→ **JOB A**:
According to the financial report, what was the OREO balance after the two former branch sites were sold?

→ **SOURCE TEXT**:
Total equity at September 30, 2022 was $55.2 million, a decrease of $8.4 million, or 13.2%, compared to $63.6 million at December 31, 2021. As discussed previously and in the Capital Resources section below, the primary driver of the decline was the $12.9 million net increase in the accumulated other comprehensive loss, related to the unrealized loss on available for sale investment securities, along with a cash dividend payment and repurchases of common shares. The increase in other accumulated comprehensive loss is related to the recent increase in interest rates and is not related to any deterioration in the credit quality of any investment securities held.

 

Asset Quality

 

Nonperforming assets include nonaccrual loans, other real estate owned (OREO) and loans past due more than 90 days which are still accruing interest. Our policy is to place loans on nonaccrual status once they reach 90 days past due. The makeup of the nonaccrual loans is primarily those secured by residential mortgages and commercial real estate. OREO is primarily made up of farmland and residential lots.

 

Nonperforming assets decreased $275 thousand, or 6.4%, during the first nine months of 2022, driven by a decrease in OREO of $1.0 million, which offset an increase in nonaccrual loans of $765 thousand. The increase in nonaccrual loans is attributed to a single credit for a commercial construction loan. This account has been assessed as part of our determination of the adequacy of the allowance for loan losses, and collection efforts are ongoing. No loans 90 days or more past due are accruing interest. As a result, the ratio of nonperforming assets to total assets decreased to 0.49% at September 30, 2022 compared to 0.54% at December 31, 2021.

 

At September 30, 2022, OREO is primarily made up of farmland and land acquired through foreclosure. During 2022, two former branch sites that had been transferred to OREO in 2021, were sold bringing our OREO balance down to $321 thousand. We continue extensive and aggressive measures to work through problem credits and liquidate foreclosed properties in an effort to reduce nonperforming assets. We remain mindful of the impact on earnings and capital as we work to achieve our goal to reduce nonperforming assets. However, we may recognize some losses and reductions in the allowance for loan loss as we expedite the resolution of these problem assets.

→ **JOB B**:
In the rows from the one containing "LADIES & GENTLEMEN" through the one containing "Brice Dja Djedje Samsunspor’da", swap "THE BEST OF" for "GREATEST HITS" and keep everything else the same. Give only those rows, without the pictures.

→ **RECORDS SHOWN**:
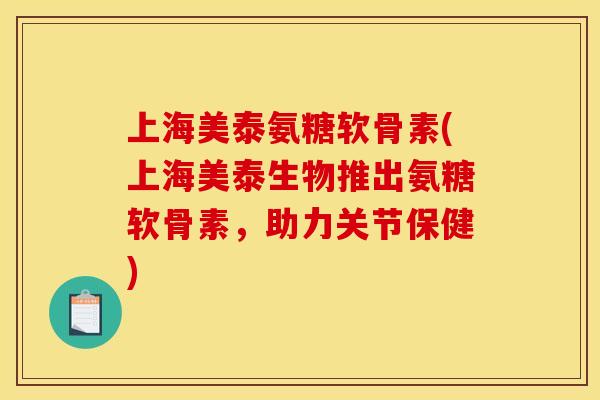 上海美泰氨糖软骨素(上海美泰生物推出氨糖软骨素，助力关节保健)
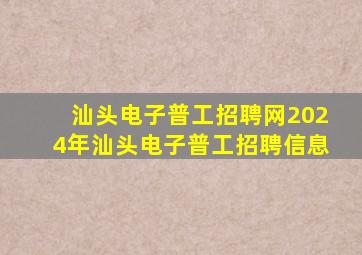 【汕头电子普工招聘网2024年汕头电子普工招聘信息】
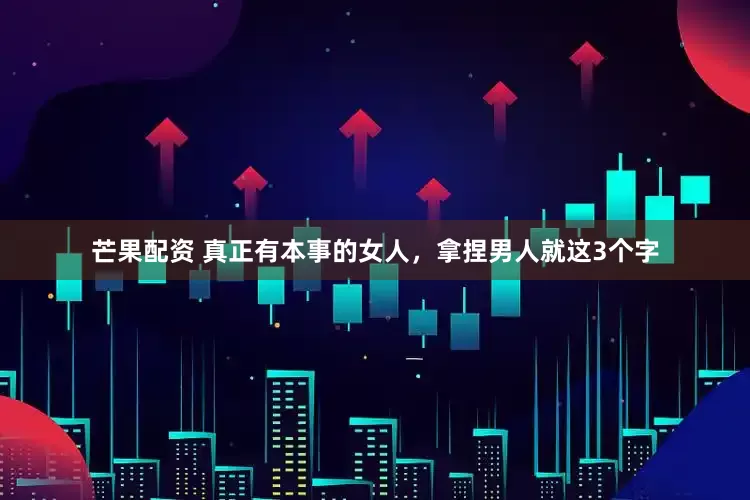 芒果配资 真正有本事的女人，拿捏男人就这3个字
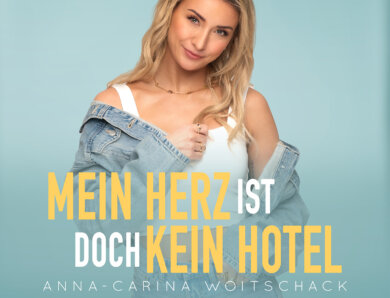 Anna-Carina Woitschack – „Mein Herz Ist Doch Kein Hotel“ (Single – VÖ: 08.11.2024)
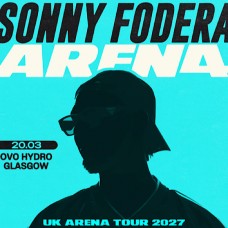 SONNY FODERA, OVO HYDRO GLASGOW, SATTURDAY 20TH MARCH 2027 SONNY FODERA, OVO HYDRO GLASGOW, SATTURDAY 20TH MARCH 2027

* * *

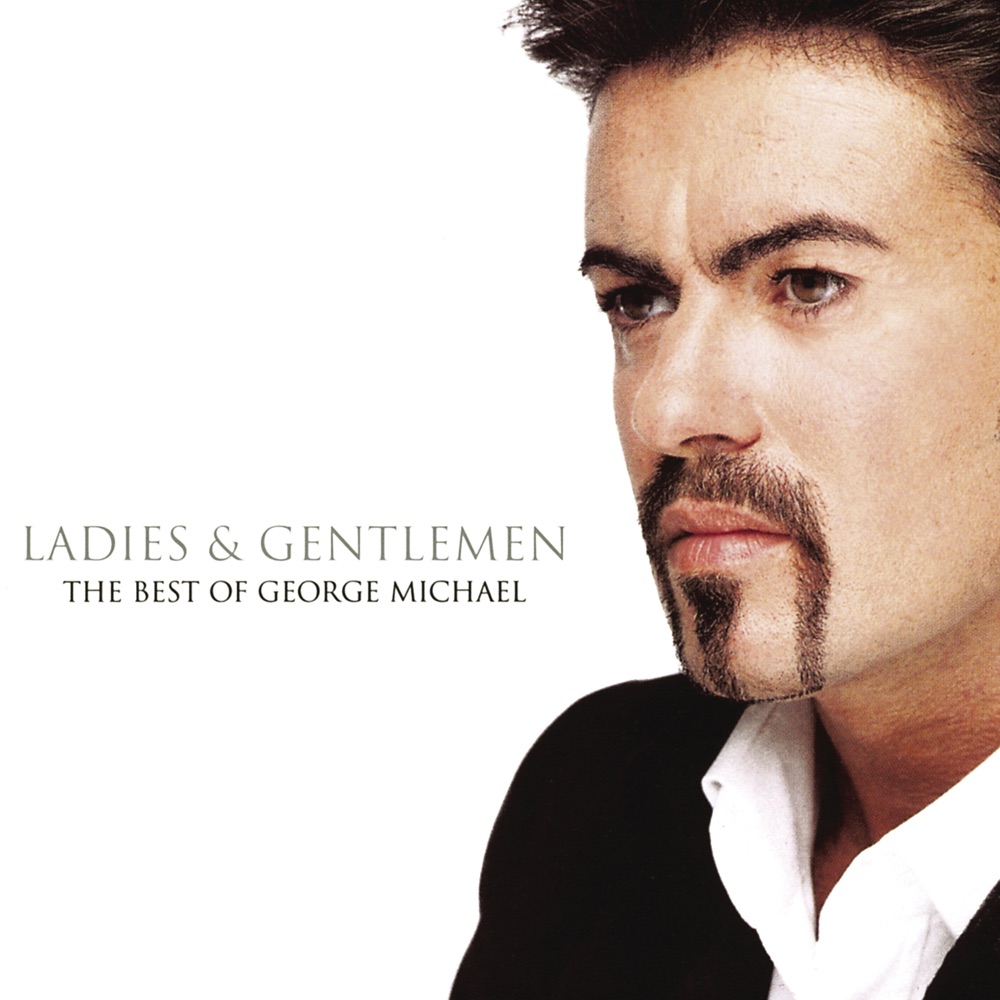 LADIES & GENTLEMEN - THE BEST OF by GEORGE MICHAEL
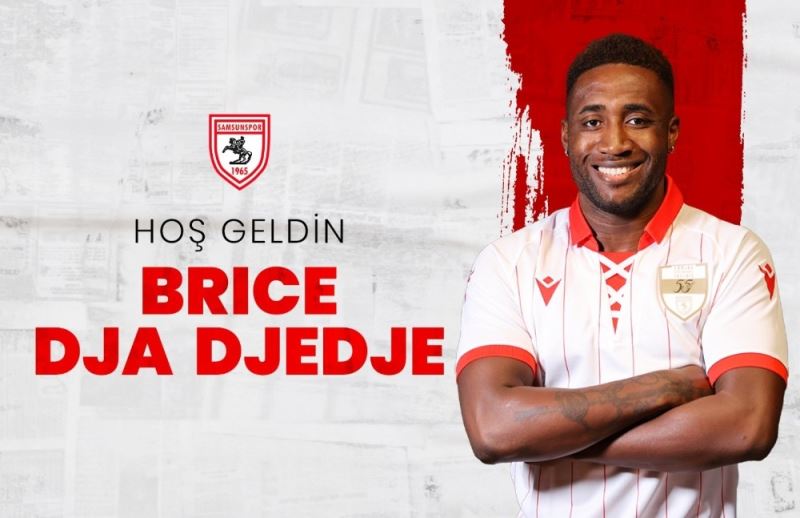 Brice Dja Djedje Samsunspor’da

→ **WRITTEN RESPONSE A**:
$321 thousand.

→ **WRITTEN RESPONSE B**:
 LADIES & GENTLEMEN - GREATEST HITS by GEORGE MICHAEL
 Brice Dja Djedje Samsunspor’da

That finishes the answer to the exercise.